**Task details:** Rewrite the material from the line containing "Mask 'cell'." through the line containing "135V132L22 129L15 128L12", switching "instance_id" to "object_id" and keeping everything else the same. Give only those lines.

**Records provided:**
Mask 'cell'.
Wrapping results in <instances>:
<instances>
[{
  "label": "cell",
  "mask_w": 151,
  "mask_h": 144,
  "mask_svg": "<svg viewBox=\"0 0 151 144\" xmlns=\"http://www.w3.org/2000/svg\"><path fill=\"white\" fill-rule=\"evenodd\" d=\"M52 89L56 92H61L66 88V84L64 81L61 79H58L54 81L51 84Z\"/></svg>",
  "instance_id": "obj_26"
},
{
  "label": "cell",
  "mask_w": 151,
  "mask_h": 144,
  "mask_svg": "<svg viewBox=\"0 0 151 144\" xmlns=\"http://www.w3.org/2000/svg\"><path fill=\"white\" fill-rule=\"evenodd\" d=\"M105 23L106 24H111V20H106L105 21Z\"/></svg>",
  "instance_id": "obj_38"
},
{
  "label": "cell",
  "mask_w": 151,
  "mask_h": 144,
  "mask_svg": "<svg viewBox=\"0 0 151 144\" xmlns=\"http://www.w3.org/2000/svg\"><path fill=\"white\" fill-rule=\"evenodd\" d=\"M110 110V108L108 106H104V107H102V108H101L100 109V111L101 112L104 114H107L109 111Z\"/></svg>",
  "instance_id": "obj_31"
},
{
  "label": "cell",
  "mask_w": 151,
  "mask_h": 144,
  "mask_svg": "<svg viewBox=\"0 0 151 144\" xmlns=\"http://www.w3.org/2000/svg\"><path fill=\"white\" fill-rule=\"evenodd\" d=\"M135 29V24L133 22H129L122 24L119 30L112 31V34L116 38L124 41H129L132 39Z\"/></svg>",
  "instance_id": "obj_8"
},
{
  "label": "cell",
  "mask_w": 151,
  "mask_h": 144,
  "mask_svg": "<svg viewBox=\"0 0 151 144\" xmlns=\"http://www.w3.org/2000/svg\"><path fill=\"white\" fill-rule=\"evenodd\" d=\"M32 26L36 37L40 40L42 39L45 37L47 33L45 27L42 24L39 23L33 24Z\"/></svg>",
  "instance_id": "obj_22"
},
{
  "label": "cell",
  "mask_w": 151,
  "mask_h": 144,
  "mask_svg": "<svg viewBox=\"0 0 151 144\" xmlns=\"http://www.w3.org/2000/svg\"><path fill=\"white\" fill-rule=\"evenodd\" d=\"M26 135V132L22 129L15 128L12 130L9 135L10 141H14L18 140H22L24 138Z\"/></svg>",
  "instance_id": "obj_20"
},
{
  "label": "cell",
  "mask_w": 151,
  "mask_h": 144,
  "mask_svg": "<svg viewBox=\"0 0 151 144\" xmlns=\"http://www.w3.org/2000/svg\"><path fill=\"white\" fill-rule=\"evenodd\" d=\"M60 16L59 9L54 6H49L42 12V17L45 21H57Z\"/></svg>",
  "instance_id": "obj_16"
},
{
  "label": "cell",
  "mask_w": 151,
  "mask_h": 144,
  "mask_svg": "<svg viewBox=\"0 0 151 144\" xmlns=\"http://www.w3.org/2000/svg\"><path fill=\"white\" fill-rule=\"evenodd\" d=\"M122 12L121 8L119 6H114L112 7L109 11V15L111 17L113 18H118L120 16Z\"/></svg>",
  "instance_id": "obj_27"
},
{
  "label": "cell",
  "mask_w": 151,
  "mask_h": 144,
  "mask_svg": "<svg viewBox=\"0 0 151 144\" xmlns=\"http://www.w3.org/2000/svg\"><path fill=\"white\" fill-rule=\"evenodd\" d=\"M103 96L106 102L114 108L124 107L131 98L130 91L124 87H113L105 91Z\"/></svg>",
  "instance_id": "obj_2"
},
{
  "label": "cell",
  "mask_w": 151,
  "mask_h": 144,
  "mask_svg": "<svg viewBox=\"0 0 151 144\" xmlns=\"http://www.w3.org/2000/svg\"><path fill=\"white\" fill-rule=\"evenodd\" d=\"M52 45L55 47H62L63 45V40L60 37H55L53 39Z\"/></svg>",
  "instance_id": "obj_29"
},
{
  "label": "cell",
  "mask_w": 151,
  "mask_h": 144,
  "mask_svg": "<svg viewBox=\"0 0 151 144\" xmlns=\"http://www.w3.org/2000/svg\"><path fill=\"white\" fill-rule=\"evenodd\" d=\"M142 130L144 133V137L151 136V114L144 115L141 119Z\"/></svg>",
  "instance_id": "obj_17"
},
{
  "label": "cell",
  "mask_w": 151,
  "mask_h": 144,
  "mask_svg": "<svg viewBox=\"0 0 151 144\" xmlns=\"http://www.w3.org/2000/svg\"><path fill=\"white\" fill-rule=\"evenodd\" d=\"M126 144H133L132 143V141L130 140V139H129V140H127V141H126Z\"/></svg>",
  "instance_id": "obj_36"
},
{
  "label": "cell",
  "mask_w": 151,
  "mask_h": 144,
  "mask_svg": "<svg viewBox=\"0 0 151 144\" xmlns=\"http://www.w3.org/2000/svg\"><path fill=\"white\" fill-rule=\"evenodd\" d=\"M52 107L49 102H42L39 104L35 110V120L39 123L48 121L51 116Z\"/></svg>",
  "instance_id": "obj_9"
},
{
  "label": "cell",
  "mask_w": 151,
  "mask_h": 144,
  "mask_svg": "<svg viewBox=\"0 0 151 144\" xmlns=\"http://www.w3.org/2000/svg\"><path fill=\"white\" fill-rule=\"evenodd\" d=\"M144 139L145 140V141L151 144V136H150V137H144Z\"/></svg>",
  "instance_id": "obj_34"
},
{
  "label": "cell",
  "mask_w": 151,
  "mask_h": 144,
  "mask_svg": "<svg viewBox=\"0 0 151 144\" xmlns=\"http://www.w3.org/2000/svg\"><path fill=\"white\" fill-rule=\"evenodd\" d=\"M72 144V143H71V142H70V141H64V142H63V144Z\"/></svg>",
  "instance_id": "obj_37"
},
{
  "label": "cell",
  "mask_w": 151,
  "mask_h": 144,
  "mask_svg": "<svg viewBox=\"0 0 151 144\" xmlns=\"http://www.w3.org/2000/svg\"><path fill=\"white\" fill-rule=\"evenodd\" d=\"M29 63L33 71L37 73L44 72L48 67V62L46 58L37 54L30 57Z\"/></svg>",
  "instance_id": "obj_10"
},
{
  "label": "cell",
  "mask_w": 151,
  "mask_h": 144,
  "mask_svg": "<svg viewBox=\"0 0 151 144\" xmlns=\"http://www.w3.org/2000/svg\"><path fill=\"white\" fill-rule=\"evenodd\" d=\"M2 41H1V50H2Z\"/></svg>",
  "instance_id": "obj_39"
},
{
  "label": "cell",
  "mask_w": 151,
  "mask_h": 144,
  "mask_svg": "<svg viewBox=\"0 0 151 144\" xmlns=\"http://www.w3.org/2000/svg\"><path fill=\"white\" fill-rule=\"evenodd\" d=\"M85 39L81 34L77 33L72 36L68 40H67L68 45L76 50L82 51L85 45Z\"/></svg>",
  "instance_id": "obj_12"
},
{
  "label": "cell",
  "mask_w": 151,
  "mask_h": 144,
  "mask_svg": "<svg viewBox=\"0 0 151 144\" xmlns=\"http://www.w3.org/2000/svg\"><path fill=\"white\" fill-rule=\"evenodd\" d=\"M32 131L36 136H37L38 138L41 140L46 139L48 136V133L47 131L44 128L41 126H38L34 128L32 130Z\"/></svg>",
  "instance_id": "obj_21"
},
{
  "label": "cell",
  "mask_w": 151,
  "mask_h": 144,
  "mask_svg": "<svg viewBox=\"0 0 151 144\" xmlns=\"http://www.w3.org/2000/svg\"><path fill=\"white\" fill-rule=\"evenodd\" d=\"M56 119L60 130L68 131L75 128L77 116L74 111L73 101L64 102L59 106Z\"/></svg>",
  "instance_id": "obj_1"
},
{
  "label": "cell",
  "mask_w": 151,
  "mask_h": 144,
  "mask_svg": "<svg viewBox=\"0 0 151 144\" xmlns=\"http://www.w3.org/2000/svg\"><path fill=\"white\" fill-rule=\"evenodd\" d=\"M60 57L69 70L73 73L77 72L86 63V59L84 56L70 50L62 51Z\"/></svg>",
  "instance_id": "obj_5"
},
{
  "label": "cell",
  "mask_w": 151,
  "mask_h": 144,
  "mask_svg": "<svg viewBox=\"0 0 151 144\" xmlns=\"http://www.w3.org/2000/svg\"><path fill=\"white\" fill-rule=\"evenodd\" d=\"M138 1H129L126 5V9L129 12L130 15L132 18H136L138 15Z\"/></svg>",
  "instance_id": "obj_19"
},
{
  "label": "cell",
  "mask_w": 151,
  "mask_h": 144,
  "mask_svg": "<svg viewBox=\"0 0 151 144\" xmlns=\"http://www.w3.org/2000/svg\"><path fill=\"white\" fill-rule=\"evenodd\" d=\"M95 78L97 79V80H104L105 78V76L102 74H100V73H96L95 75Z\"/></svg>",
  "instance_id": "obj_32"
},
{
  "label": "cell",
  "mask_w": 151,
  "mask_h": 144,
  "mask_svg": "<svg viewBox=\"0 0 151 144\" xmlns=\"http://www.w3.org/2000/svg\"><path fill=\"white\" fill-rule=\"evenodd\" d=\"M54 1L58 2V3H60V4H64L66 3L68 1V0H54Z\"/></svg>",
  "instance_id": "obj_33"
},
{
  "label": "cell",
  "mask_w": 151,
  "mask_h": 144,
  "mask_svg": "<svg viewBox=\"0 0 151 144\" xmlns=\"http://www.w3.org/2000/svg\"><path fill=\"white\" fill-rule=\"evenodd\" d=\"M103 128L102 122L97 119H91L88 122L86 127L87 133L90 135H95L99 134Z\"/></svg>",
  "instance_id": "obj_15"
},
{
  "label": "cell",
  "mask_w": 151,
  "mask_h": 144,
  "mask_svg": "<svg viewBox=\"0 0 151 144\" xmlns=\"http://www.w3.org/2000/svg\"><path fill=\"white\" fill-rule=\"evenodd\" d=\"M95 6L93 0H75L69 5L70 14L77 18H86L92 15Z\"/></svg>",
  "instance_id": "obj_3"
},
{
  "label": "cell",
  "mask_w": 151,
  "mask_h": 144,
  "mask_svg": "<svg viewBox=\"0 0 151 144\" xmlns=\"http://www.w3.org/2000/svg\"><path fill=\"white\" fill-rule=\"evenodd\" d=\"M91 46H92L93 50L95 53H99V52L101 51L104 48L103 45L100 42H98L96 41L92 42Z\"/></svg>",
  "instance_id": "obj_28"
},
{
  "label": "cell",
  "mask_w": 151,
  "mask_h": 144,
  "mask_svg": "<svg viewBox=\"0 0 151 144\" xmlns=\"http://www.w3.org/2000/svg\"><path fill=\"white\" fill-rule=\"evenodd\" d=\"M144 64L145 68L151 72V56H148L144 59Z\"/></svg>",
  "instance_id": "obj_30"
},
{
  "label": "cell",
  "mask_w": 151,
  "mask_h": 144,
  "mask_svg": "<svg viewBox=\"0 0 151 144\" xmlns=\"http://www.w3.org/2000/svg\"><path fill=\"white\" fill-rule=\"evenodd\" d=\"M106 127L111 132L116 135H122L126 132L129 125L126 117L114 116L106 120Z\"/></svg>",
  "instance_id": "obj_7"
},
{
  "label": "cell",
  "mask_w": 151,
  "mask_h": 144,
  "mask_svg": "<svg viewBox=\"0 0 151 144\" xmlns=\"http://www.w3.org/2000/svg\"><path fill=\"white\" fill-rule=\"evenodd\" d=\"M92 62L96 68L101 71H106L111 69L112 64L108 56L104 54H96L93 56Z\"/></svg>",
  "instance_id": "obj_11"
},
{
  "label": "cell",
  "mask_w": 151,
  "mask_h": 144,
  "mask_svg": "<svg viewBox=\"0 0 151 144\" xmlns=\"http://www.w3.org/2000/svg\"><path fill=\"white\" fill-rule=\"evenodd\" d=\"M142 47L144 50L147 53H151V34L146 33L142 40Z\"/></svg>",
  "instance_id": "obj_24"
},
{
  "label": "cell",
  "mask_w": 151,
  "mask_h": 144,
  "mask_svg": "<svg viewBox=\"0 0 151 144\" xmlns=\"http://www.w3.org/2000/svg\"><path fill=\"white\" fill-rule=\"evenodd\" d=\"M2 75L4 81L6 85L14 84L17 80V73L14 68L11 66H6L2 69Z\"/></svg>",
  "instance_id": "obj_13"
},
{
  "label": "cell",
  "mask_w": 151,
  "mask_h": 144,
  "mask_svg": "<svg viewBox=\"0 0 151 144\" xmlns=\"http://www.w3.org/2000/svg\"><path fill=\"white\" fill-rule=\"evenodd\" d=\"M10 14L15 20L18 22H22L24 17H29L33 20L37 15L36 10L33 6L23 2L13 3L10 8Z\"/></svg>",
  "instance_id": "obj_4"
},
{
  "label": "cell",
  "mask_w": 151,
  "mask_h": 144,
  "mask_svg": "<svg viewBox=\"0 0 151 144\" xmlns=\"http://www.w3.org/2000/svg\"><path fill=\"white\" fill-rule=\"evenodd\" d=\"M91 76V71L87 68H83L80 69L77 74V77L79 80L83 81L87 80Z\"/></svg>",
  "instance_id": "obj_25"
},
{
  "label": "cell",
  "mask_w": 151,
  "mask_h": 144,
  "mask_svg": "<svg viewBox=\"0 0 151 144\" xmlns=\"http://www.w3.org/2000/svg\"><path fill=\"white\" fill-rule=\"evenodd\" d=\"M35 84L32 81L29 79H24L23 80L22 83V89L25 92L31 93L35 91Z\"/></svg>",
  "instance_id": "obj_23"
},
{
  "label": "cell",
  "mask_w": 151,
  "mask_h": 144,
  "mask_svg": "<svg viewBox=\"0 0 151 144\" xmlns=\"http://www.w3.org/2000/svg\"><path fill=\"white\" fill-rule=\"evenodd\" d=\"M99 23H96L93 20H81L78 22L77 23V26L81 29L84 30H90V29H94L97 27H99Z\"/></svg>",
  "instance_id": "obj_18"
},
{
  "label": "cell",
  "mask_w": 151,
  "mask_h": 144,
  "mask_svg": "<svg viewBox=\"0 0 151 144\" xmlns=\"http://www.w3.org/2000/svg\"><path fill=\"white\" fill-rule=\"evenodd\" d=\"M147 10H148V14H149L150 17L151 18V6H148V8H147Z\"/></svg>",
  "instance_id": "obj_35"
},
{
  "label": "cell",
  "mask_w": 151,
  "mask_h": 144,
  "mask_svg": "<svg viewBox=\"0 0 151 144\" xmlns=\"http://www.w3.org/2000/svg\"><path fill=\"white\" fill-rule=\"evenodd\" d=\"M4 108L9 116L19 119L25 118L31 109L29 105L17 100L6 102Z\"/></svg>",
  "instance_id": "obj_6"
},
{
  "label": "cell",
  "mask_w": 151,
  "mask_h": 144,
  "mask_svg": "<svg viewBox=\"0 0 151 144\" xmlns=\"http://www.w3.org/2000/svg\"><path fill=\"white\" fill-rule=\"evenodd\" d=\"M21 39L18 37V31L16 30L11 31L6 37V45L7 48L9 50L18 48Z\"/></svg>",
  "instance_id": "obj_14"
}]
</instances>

---

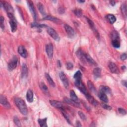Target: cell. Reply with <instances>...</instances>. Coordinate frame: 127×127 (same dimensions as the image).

**Reply to the task:**
Mask 'cell'.
Wrapping results in <instances>:
<instances>
[{
  "label": "cell",
  "mask_w": 151,
  "mask_h": 144,
  "mask_svg": "<svg viewBox=\"0 0 151 144\" xmlns=\"http://www.w3.org/2000/svg\"><path fill=\"white\" fill-rule=\"evenodd\" d=\"M52 89L56 92H61L66 88V84L64 81L61 79H58L54 81L51 84Z\"/></svg>",
  "object_id": "obj_26"
},
{
  "label": "cell",
  "mask_w": 151,
  "mask_h": 144,
  "mask_svg": "<svg viewBox=\"0 0 151 144\" xmlns=\"http://www.w3.org/2000/svg\"><path fill=\"white\" fill-rule=\"evenodd\" d=\"M105 23L106 24H111V20H106L105 21Z\"/></svg>",
  "object_id": "obj_38"
},
{
  "label": "cell",
  "mask_w": 151,
  "mask_h": 144,
  "mask_svg": "<svg viewBox=\"0 0 151 144\" xmlns=\"http://www.w3.org/2000/svg\"><path fill=\"white\" fill-rule=\"evenodd\" d=\"M110 110V108L108 106H104V107H102V108H101L100 109V111L101 112L104 114H107L109 111Z\"/></svg>",
  "object_id": "obj_31"
},
{
  "label": "cell",
  "mask_w": 151,
  "mask_h": 144,
  "mask_svg": "<svg viewBox=\"0 0 151 144\" xmlns=\"http://www.w3.org/2000/svg\"><path fill=\"white\" fill-rule=\"evenodd\" d=\"M135 29V24L133 22H129L122 24L119 30L112 31V34L116 38L124 41H129L132 39Z\"/></svg>",
  "object_id": "obj_8"
},
{
  "label": "cell",
  "mask_w": 151,
  "mask_h": 144,
  "mask_svg": "<svg viewBox=\"0 0 151 144\" xmlns=\"http://www.w3.org/2000/svg\"><path fill=\"white\" fill-rule=\"evenodd\" d=\"M32 26L36 37L40 40L42 39L45 37L47 33L45 27L42 24L39 23L33 24Z\"/></svg>",
  "object_id": "obj_22"
},
{
  "label": "cell",
  "mask_w": 151,
  "mask_h": 144,
  "mask_svg": "<svg viewBox=\"0 0 151 144\" xmlns=\"http://www.w3.org/2000/svg\"><path fill=\"white\" fill-rule=\"evenodd\" d=\"M26 135V132L22 129L15 128L12 130L9 135L10 141H14L18 140H22L24 138Z\"/></svg>",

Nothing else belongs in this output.